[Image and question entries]

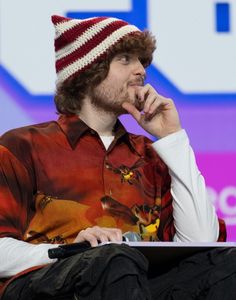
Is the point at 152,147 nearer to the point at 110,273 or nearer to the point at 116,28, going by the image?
the point at 116,28

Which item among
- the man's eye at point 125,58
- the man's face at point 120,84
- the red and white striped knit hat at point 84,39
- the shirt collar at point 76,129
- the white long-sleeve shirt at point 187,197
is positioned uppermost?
the red and white striped knit hat at point 84,39

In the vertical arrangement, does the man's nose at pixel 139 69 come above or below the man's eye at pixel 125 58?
below

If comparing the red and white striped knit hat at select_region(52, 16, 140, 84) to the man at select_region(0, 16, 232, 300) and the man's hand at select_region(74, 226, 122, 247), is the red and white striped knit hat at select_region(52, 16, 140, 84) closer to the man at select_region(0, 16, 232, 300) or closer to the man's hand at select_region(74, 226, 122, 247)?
the man at select_region(0, 16, 232, 300)

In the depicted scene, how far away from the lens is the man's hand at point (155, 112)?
227 centimetres

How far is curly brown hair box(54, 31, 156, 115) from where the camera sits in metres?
2.33

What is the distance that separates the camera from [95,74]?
2342 millimetres

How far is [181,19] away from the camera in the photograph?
271 cm

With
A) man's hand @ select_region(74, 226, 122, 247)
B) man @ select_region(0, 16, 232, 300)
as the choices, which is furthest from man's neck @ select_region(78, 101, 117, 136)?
man's hand @ select_region(74, 226, 122, 247)

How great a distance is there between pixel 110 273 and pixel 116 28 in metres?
0.78

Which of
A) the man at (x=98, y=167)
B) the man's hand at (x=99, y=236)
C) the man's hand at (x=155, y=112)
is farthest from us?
the man's hand at (x=155, y=112)

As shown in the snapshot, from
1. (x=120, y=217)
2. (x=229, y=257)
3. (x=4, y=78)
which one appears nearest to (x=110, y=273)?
(x=229, y=257)

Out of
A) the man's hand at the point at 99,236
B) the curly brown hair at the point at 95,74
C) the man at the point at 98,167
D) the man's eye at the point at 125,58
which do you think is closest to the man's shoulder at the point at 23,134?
the man at the point at 98,167

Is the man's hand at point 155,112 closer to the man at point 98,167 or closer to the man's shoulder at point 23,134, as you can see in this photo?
the man at point 98,167

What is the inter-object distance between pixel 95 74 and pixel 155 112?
0.16 meters
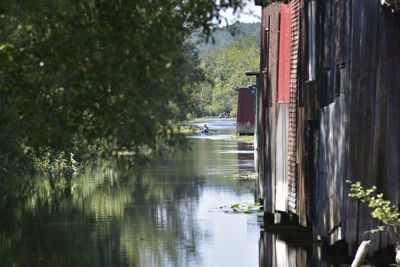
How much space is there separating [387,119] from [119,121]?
6.89m

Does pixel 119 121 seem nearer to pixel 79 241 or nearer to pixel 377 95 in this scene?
pixel 377 95

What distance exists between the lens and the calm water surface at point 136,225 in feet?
71.9

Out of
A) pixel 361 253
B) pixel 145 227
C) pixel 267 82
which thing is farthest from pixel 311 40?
pixel 145 227

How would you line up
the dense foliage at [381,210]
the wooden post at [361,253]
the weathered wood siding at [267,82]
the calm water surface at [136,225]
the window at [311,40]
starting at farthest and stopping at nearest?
the weathered wood siding at [267,82]
the window at [311,40]
the calm water surface at [136,225]
the wooden post at [361,253]
the dense foliage at [381,210]

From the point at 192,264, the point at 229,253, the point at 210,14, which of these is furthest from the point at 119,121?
the point at 229,253

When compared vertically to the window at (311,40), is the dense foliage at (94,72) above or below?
below

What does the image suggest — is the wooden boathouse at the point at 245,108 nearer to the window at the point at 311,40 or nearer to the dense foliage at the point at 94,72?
the window at the point at 311,40

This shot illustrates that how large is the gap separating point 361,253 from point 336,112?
330cm

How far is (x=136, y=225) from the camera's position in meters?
28.0

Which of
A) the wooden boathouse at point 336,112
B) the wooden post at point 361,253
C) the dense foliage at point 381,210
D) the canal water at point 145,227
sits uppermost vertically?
the wooden boathouse at point 336,112

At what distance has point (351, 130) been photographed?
19.0 m

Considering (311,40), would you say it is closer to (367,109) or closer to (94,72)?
(367,109)

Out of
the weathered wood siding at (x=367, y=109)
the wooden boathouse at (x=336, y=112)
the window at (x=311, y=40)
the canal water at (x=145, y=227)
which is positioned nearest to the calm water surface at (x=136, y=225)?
the canal water at (x=145, y=227)

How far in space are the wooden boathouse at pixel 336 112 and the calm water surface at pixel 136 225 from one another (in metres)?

◆ What is being asked ◆
Copy out, verbatim, the lines of the entries from the line containing "In the vertical" through the line containing "227 centimetres", including both of those lines.

◆ Final result ◆
In the vertical arrangement, does the man's nose at pixel 139 69 come above or below the man's eye at pixel 125 58?
below

If comparing the red and white striped knit hat at select_region(52, 16, 140, 84) to the man at select_region(0, 16, 232, 300) and the man's hand at select_region(74, 226, 122, 247), is the red and white striped knit hat at select_region(52, 16, 140, 84) closer to the man at select_region(0, 16, 232, 300) or closer to the man's hand at select_region(74, 226, 122, 247)?
the man at select_region(0, 16, 232, 300)

In the depicted scene, how far away from the lens is the man's hand at point (155, 112)?
227 centimetres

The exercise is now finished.